#### Provided data

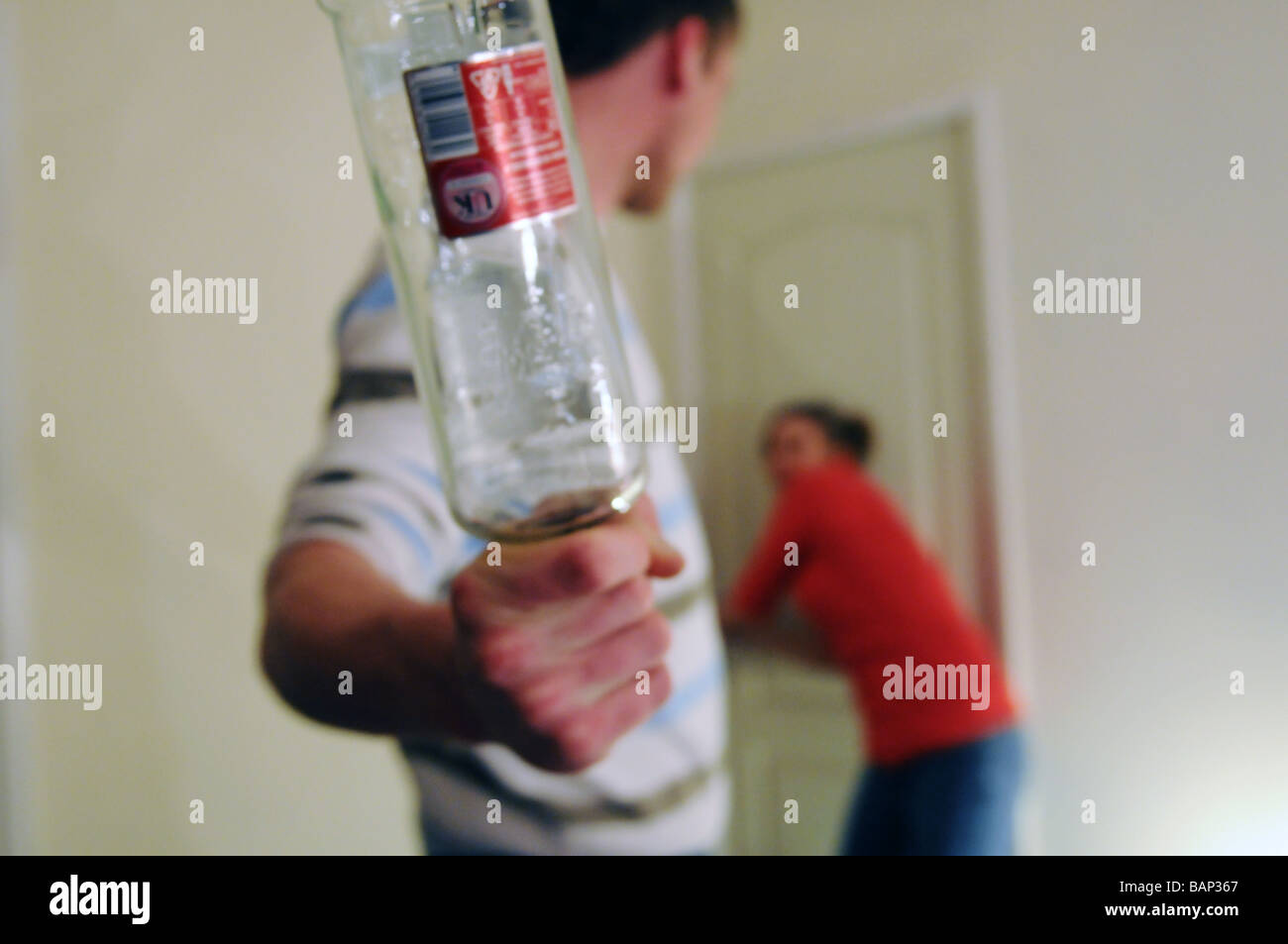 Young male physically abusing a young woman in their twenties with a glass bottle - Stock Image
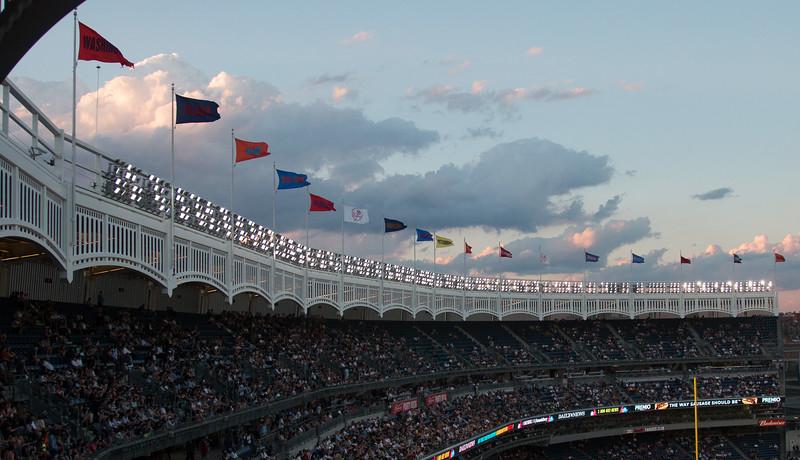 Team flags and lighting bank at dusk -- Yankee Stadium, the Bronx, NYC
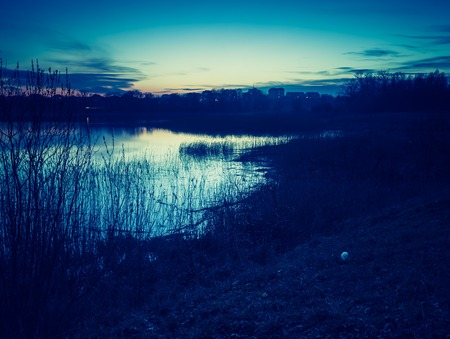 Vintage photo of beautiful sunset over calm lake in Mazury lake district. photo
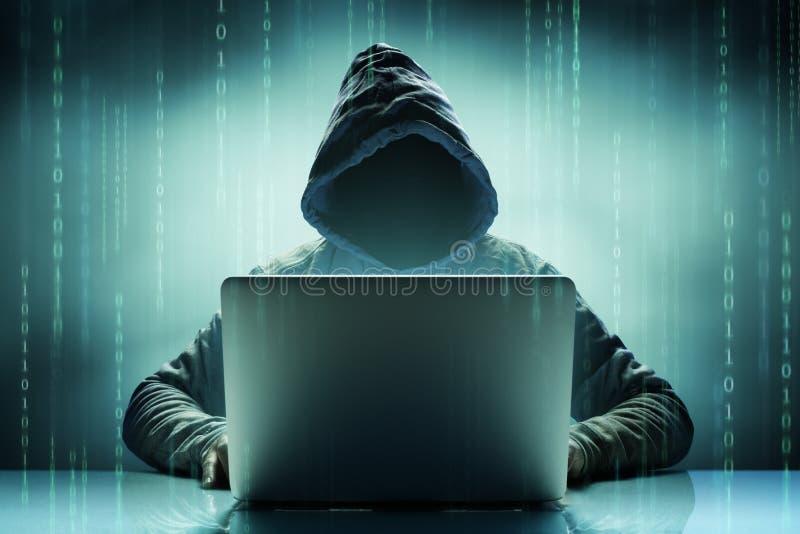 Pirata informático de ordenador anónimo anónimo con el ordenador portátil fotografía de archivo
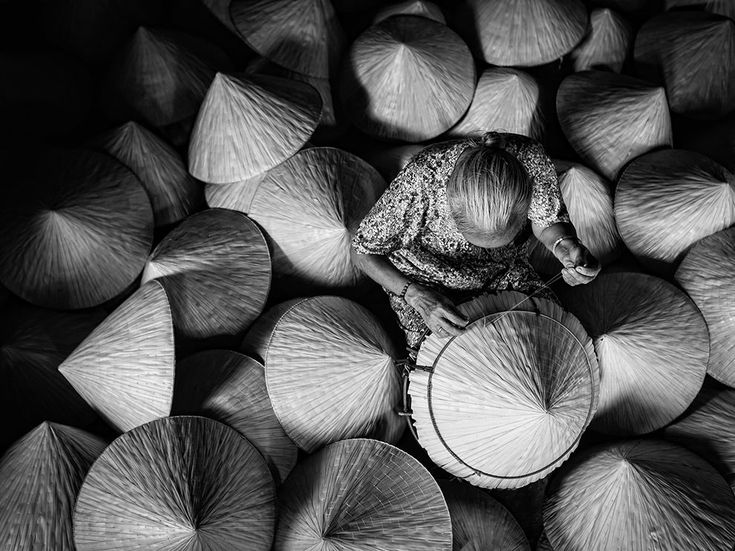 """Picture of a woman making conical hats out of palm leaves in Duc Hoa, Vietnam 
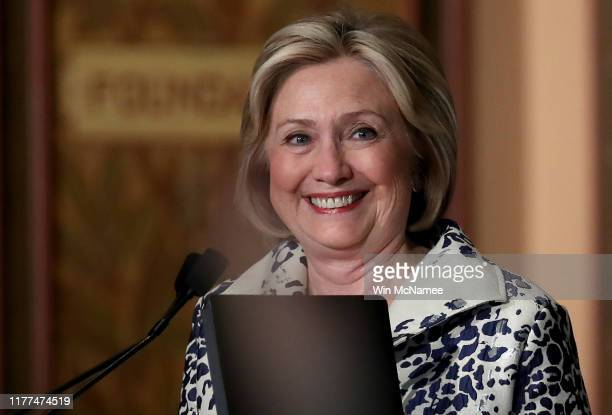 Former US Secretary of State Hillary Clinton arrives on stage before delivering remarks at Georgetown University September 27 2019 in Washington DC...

########

What is being asked:
After removing the pictures, set down every record above exactly as it stands.

Your response:
 Young male physically abusing a young woman in their twenties with a glass bottle - Stock Image
 Team flags and lighting bank at dusk -- Yankee Stadium, the Bronx, NYC
 Vintage photo of beautiful sunset over calm lake in Mazury lake district. photo
 Pirata informático de ordenador anónimo anónimo con el ordenador portátil fotografía de archivo
 """Picture of a woman making conical hats out of palm leaves in Duc Hoa, Vietnam 
 Former US Secretary of State Hillary Clinton arrives on stage before delivering remarks at Georgetown University September 27 2019 in Washington DC...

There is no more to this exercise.